Ferrisburgh officials propose 3-percent hike in municipal budget

FERRISBURGH — Ferrisburgh selectmen have proposed a 2010-2011 budget that, including charitable donations to be decided by residents on Town Meeting Day, would add about a half-cent to the town’s property tax rate. That increase would translate to $5 per $100,000 of assessed value.
Including about $57,700 of charitable requests, selectmen are proposing increasing town spending from about $1.52 million to $1.565 million.
That increase of about $45,500 translates to roughly 3 percent.
Selectboard chairwoman Loretta Lawrence said selectmen were mindful of the difficult financial times as well as the town’s needs while they made the budget final late last month.
“We really worked hard to keep it down. We’re aware of the state of the economy,” she said.
Much of the higher spending can be found in the town’s highway budget. Road spending also includes a major cost shift out of paving and into bridge repair and gravel road maintenance: Proposed paving dropped from $265,000 to $50,000.
At the same time, selectmen boosted bridge repair from $36,000 to $175,000 and gravel road maintenance from $33,750 to $90,000.
Town Clerk Chet Hawkins and Assistant Clerk Pam Cousino said on Wednesday selectmen plan to use the bridge money and a grant to replace a deteriorating 60-year-old span on Old Hollow Road over Lewis Creek.
Officials are optimistic about the grant, which would help fund a six-week replacement process this summer during which drivers would have to take alternate routes.

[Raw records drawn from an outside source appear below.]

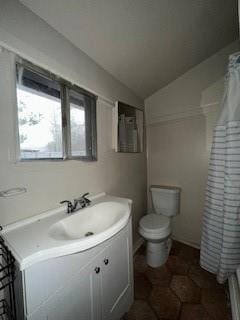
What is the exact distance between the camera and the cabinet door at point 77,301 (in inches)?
27.0

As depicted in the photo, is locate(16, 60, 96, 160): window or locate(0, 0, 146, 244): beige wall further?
locate(16, 60, 96, 160): window

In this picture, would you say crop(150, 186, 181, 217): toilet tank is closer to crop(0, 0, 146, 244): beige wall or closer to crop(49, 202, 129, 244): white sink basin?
crop(0, 0, 146, 244): beige wall

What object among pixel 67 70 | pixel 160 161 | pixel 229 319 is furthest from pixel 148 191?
pixel 67 70

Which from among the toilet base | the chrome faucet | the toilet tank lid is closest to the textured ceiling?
the chrome faucet

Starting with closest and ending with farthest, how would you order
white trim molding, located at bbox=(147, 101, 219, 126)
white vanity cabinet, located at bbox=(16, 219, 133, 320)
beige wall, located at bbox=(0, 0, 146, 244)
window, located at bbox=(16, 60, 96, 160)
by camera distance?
white vanity cabinet, located at bbox=(16, 219, 133, 320), beige wall, located at bbox=(0, 0, 146, 244), window, located at bbox=(16, 60, 96, 160), white trim molding, located at bbox=(147, 101, 219, 126)

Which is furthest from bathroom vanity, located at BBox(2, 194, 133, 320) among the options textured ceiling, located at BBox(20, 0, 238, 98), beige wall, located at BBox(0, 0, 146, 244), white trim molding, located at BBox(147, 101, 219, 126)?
white trim molding, located at BBox(147, 101, 219, 126)

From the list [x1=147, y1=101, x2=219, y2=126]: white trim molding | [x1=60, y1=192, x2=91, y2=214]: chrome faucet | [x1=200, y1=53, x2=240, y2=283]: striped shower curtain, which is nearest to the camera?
[x1=60, y1=192, x2=91, y2=214]: chrome faucet

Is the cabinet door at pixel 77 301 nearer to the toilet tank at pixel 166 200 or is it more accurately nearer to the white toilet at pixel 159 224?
the white toilet at pixel 159 224

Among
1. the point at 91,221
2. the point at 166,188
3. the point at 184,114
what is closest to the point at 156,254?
the point at 166,188

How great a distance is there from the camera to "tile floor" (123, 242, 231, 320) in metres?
1.27

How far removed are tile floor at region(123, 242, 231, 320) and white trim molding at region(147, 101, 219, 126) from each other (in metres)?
1.72

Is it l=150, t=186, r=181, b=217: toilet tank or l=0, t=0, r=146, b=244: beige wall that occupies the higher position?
l=0, t=0, r=146, b=244: beige wall

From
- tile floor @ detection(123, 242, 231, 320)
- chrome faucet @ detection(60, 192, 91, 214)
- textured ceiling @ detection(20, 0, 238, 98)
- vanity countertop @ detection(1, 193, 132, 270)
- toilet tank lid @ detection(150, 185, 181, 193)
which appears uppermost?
textured ceiling @ detection(20, 0, 238, 98)

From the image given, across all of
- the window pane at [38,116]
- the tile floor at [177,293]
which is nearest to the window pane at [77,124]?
the window pane at [38,116]
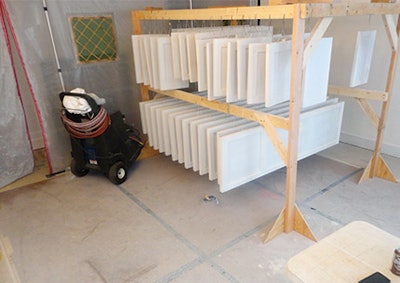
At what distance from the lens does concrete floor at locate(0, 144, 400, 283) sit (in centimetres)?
202

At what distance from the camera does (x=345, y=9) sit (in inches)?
78.0

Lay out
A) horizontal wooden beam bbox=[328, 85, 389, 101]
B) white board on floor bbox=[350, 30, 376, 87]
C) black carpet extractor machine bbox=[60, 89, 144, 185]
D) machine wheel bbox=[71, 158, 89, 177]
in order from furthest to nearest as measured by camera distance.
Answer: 1. machine wheel bbox=[71, 158, 89, 177]
2. black carpet extractor machine bbox=[60, 89, 144, 185]
3. horizontal wooden beam bbox=[328, 85, 389, 101]
4. white board on floor bbox=[350, 30, 376, 87]

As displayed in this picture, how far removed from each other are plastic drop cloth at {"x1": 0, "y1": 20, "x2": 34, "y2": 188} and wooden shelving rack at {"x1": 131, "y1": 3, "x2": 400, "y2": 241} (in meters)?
1.55

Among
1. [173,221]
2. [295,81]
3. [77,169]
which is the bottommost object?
[173,221]

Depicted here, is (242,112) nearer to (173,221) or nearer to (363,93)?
(173,221)

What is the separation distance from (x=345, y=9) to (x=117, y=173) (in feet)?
7.78

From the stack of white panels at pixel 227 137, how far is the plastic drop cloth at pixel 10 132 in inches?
49.9

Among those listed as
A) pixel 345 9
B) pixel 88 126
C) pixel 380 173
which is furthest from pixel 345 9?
pixel 88 126

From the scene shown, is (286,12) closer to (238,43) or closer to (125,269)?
(238,43)

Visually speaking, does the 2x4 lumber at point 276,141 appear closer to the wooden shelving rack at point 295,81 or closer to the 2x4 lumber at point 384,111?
the wooden shelving rack at point 295,81

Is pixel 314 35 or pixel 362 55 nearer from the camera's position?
pixel 314 35

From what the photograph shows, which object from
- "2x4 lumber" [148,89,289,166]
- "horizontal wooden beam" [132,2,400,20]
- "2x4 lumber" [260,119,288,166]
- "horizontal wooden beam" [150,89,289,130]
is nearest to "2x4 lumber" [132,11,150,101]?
"horizontal wooden beam" [150,89,289,130]

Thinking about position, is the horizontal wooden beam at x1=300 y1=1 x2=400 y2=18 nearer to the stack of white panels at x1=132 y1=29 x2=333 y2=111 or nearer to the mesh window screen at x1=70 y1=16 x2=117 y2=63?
the stack of white panels at x1=132 y1=29 x2=333 y2=111

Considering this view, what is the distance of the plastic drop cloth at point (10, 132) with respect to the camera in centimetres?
300
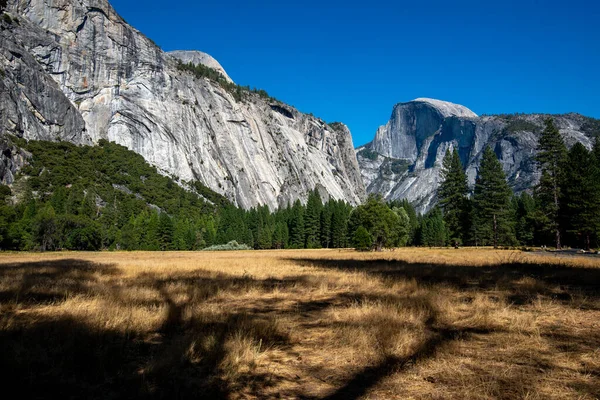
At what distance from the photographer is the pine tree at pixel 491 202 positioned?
55906 millimetres

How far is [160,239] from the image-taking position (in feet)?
264

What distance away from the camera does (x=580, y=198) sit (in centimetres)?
4169

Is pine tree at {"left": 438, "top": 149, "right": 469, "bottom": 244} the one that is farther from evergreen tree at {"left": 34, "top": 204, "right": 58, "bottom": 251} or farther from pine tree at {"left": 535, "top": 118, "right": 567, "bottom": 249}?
evergreen tree at {"left": 34, "top": 204, "right": 58, "bottom": 251}

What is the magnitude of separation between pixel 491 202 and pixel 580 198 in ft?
48.2

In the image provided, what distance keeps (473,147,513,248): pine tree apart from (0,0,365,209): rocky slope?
10226 centimetres

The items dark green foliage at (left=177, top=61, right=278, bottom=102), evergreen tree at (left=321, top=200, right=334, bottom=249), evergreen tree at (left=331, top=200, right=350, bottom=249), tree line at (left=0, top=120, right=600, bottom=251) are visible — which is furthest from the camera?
dark green foliage at (left=177, top=61, right=278, bottom=102)

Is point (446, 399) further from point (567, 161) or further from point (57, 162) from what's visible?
point (57, 162)

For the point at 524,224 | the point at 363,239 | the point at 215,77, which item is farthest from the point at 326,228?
the point at 215,77

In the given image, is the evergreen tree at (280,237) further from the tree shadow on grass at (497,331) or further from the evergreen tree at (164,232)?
the tree shadow on grass at (497,331)

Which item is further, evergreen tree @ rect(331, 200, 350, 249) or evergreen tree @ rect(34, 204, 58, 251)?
evergreen tree @ rect(331, 200, 350, 249)

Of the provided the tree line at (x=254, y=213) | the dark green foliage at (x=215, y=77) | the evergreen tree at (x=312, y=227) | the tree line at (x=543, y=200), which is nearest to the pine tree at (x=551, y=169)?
the tree line at (x=543, y=200)

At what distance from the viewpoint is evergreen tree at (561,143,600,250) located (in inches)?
1610

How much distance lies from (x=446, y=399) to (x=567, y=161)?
53.1 meters

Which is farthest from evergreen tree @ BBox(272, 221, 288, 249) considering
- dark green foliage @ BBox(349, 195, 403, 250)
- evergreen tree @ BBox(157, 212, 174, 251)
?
dark green foliage @ BBox(349, 195, 403, 250)
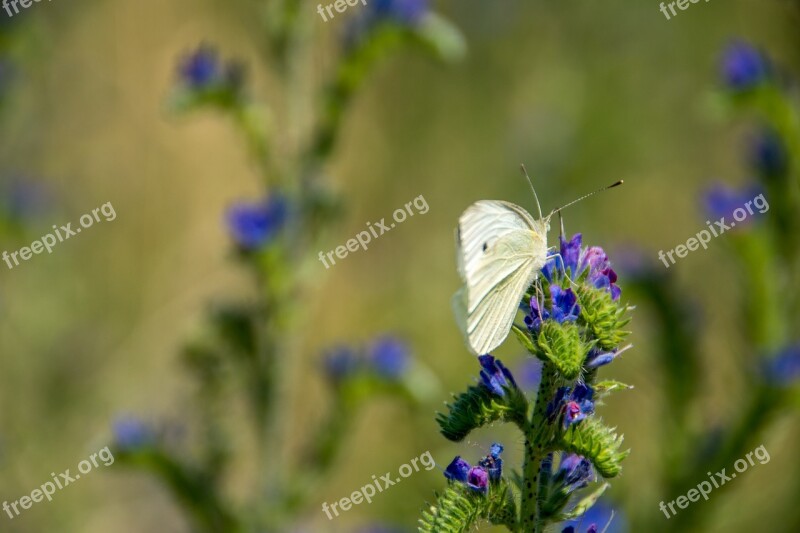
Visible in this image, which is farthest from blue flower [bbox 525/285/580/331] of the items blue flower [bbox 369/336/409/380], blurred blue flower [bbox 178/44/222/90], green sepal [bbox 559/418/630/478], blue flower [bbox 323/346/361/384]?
blurred blue flower [bbox 178/44/222/90]

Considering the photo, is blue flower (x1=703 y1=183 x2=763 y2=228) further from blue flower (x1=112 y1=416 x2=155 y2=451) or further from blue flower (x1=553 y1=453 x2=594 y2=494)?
blue flower (x1=112 y1=416 x2=155 y2=451)

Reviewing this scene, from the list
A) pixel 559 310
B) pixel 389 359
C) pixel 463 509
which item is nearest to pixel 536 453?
pixel 463 509

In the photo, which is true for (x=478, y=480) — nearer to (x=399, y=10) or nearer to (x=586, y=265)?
(x=586, y=265)

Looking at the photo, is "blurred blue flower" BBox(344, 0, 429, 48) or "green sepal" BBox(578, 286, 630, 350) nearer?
"green sepal" BBox(578, 286, 630, 350)

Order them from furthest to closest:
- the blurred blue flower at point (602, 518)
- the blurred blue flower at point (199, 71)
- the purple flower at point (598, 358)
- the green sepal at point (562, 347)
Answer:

“It’s very likely we’ll get it,” Cousino said.
They said the money earmarked for gravel roads was for overdue maintenance. Lawrence said more paving is still possible if the town is successful in obtaining paving grants, as has been the case in the past.
Elsewhere in the highway budget, payments on a new truck are $10,000 more than on payments on an older truck that ended last year, and the department is asking for an additional $18,000 for shop supplies and equipment and truck maintenance.

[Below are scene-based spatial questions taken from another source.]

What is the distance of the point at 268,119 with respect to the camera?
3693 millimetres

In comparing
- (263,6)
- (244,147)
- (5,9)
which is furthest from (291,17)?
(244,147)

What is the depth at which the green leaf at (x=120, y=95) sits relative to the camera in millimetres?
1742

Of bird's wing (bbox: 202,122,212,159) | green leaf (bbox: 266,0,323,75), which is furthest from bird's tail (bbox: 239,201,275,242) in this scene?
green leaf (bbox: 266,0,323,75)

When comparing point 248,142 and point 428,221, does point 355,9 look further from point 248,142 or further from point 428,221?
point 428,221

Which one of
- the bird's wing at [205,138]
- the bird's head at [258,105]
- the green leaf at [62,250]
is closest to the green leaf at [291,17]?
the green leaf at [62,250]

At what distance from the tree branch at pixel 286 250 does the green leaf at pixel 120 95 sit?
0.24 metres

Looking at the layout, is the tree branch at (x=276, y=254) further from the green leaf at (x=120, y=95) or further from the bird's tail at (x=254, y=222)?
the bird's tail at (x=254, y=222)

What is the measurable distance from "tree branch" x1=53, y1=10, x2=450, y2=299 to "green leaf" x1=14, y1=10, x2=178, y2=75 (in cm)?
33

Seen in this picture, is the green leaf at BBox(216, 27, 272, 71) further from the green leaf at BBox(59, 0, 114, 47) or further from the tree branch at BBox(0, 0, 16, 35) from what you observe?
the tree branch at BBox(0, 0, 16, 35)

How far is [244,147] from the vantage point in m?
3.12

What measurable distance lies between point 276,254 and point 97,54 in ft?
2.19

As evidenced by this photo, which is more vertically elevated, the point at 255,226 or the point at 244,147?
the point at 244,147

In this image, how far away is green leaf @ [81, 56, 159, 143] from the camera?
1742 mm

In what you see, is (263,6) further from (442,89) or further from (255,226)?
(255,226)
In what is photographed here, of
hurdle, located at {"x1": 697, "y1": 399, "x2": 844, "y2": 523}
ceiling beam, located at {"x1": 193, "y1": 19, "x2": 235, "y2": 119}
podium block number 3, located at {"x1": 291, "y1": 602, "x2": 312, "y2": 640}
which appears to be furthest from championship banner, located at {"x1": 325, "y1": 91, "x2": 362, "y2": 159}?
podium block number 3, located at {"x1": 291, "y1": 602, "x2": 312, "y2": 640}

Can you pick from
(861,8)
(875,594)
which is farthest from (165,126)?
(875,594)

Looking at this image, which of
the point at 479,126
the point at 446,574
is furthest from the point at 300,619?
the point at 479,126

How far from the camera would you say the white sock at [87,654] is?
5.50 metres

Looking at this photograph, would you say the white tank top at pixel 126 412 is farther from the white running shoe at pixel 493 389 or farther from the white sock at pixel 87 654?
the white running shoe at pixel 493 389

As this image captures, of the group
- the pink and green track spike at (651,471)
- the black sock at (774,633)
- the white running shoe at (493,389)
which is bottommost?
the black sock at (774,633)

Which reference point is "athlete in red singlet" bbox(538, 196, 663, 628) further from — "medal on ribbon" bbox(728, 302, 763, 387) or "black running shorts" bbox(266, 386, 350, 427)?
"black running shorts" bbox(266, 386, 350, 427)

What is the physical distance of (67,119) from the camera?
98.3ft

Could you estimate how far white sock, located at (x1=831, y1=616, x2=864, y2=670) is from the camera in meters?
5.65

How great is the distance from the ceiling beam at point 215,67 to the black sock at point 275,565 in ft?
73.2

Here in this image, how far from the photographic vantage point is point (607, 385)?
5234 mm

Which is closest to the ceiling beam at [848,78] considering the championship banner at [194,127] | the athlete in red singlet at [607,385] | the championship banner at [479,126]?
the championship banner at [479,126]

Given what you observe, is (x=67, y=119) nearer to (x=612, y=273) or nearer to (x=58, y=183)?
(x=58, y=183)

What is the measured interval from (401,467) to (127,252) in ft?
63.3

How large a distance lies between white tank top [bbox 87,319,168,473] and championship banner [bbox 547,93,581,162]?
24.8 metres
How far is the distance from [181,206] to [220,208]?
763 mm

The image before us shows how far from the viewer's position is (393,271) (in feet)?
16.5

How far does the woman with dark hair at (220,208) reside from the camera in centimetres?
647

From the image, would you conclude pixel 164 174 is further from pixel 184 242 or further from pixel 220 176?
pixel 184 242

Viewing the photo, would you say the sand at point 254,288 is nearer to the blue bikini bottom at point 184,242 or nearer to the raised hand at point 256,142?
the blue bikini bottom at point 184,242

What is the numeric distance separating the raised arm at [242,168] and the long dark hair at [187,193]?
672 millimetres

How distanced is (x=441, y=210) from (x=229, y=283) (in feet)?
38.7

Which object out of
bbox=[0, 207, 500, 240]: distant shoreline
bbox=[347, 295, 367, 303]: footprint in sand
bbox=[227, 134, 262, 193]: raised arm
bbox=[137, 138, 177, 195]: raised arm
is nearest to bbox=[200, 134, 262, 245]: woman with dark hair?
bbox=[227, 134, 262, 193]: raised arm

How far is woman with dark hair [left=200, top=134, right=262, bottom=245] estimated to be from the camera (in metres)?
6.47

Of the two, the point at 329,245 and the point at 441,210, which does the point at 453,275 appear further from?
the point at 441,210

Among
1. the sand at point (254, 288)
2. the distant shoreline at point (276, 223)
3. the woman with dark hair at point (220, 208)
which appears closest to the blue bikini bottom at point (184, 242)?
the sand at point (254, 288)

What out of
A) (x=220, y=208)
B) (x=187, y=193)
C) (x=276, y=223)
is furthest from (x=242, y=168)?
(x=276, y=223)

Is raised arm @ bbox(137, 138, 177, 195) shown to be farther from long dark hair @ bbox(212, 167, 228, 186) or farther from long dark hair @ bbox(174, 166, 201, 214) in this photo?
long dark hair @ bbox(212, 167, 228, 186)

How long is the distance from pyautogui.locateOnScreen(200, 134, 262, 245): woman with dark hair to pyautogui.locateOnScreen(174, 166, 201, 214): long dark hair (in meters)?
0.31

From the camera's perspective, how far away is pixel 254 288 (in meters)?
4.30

Elsewhere in the budget, there are no dramatic increases. The town’s fire contract with Vergennes will rise by $6,000, and the charitable donations sought are collectively about $13,000 higher than a year ago. Hawkins said some of that is due to a request from the Bixby Library for more support from the towns it serves.
ARTICLES
As well as a race for the selectboard, where Kurt Plank is challenging incumbent Bob Jenkins, residents will be asked to make two other major decisions.
One article on the warning asks voters whether to use a projected $62,076 surplus to start a reserve fund for the eventual replacement of the town’s highway department building. Lawrence said the surplus materialized when the town budgeted paving money a year ago and then received paving grants.
If voters say no to that plan for the surplus, Cousino said the money would revert to the general fund and lower taxes. That $62,000 would be equivalent to about 1.25 cents on the tax rate, she said.
Another article asks residents to eliminate the office of town auditor. Lawrence said ultimately that the position is just not necessary and that the town has not been able to fill the three-person board. And without a full board, it has been unable to act for years for lack of a legal quorum.
Furthermore, she said, for the past 40 years, Ferrisburgh has paid for an annual audit upon which it has relied, not on volunteer auditors.
On top of that, Lawrence said the town’s one auditor, Joe Blasius, has criticized that audit and some town accounting practices — unnecessarily, in selectmen’s view. She said that criticism “probably did figure into” their evaluation of whether the position still served a useful purpose.
“He wants us to change to his way of thinking, but we have to rely on our professional audit,” Lawrence said.
She said in the simpler past, towns probably could rely on volunteer auditors, but times have changed.
“It’s big business now,” she said. “And we have to have professional audits.”